The acting style sort of shifts as the play goes on. I think the program describes the early acting as more in the Restoration style before shifting to a more 21st century style of doing Shakespeare. Was that to try and bridge the two styles between what the modern audience expects?

I think that’s right; we don’t know exactly what acting was like in the Restoration. We know it was very expressive, very gestural, very sculptural, people striking a lot of extravagant poses, which is very different than how we act today. So there was a desire to capture some of that flavor by having people be almost a little bit like statues come to life when it’s clearly the Bedlam frame of the 1660s, and then to transition into more modern, more natural expression and gestures.
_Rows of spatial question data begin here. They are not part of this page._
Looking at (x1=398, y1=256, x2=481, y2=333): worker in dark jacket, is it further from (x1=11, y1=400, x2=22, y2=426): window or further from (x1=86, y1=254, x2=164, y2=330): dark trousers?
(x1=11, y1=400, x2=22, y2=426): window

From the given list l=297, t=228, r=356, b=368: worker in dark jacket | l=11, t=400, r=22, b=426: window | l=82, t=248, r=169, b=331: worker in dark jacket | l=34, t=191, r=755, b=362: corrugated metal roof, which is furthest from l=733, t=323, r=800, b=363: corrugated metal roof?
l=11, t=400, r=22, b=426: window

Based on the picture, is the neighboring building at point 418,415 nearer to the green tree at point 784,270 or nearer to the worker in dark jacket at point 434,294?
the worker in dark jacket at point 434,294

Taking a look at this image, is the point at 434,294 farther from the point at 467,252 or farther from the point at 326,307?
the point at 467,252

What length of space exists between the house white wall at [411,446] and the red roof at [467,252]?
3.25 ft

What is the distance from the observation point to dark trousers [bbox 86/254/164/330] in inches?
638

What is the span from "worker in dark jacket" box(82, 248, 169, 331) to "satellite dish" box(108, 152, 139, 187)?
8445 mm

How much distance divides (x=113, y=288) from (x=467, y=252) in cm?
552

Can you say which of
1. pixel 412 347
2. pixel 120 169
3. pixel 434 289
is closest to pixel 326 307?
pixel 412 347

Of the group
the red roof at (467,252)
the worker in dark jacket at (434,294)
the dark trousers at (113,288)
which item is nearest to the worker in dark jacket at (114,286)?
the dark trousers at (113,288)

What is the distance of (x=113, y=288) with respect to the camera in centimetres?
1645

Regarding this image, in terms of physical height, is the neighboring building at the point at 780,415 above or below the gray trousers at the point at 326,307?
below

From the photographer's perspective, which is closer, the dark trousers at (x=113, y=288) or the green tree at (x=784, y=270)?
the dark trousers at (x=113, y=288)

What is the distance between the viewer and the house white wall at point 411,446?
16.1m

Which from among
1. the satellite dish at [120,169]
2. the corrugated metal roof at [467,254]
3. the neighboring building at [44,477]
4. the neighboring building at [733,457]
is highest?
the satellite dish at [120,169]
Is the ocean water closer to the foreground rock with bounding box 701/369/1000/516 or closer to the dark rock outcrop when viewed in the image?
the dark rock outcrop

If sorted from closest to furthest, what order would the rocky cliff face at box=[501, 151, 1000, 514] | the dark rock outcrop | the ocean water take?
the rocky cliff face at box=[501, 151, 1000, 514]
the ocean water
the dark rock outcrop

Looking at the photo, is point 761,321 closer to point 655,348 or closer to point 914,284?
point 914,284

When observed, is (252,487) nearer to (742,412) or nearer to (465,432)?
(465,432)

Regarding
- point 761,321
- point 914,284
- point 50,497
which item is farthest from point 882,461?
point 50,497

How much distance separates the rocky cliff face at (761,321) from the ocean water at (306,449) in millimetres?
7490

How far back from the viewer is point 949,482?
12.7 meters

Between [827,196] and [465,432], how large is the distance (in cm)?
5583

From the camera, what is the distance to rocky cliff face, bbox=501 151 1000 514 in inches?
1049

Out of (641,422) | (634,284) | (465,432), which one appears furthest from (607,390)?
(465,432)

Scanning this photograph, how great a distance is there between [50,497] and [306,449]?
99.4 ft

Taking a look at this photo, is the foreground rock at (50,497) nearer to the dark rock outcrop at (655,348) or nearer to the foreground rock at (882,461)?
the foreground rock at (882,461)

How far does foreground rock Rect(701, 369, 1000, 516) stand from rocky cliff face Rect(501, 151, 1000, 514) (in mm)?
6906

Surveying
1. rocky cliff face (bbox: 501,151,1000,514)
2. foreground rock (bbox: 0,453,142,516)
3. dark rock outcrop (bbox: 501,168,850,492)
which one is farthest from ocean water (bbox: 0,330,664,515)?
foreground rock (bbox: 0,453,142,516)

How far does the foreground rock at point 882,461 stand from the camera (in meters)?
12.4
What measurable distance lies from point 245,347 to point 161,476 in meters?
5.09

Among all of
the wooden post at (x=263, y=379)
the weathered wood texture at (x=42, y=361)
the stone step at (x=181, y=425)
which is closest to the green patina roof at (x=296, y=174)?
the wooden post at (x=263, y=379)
Then right at the end it gets a little more expressive and a little more vibrant, because the Bedlam frame comes back. So I thought that was a nice way of modulating from the 17th century to the 21st century and then back again right at the very end.

How different is the Folger Theatre from what you would think of as a classic Restoration theater?

The Folger Theatre is interesting because it’s not even a perfect Elizabethan replica of the theater. It’s kind of a hybrid of different conventions of the time. But a lot of the things in the Folger Theatre would have been recognizable to a Restoration audience. It’s indoors. It’s small. A Restoration theater would have been bigger, about 600 people. The Folger Theatre is about 250, but Shakespeare’s Globe was several thousand. So, it’s small, it’s indoors, it has candlelight, it has the audience on three sides, and it has something of a thrust stage. That is a stage that extends beyond the proscenium arch a little bit into the audience.

And the way that Tony Cisek has designed the set, there are moving parts; there are these gigantic drapes that move across the stage, and that is kind of a remnant of Restoration theater. It would have been painted scenery that moved the same way from stage left to stage right and back again opening up reveals or discoveries. So, that a Restoration audience would have recognized as well, they would have recognized the musicians; the musicians probably would have been at orchestra level like in a Broadway musical today. In this theater, they’re upstairs, but they would have recognized a lot of the music. So, a lot of the things would have been familiar to the Restoration audience.

Only a few things would not have been. The pillars are very Elizabethan. So there would not have been those pillars, and there would have been a proscenium arch, which is missing from the Folger Theatre. But if you go to a place like the National Theater or the Kennedy Center, those are proscenium arch theaters and most of the action is upstage on the far side of the arch. But most of the stuff in the Folger Theater, a Restoration audience would have been pretty familiar with. So if you kind of squint your eyes, you can get a sense of almost travelling back inside to the 1660s.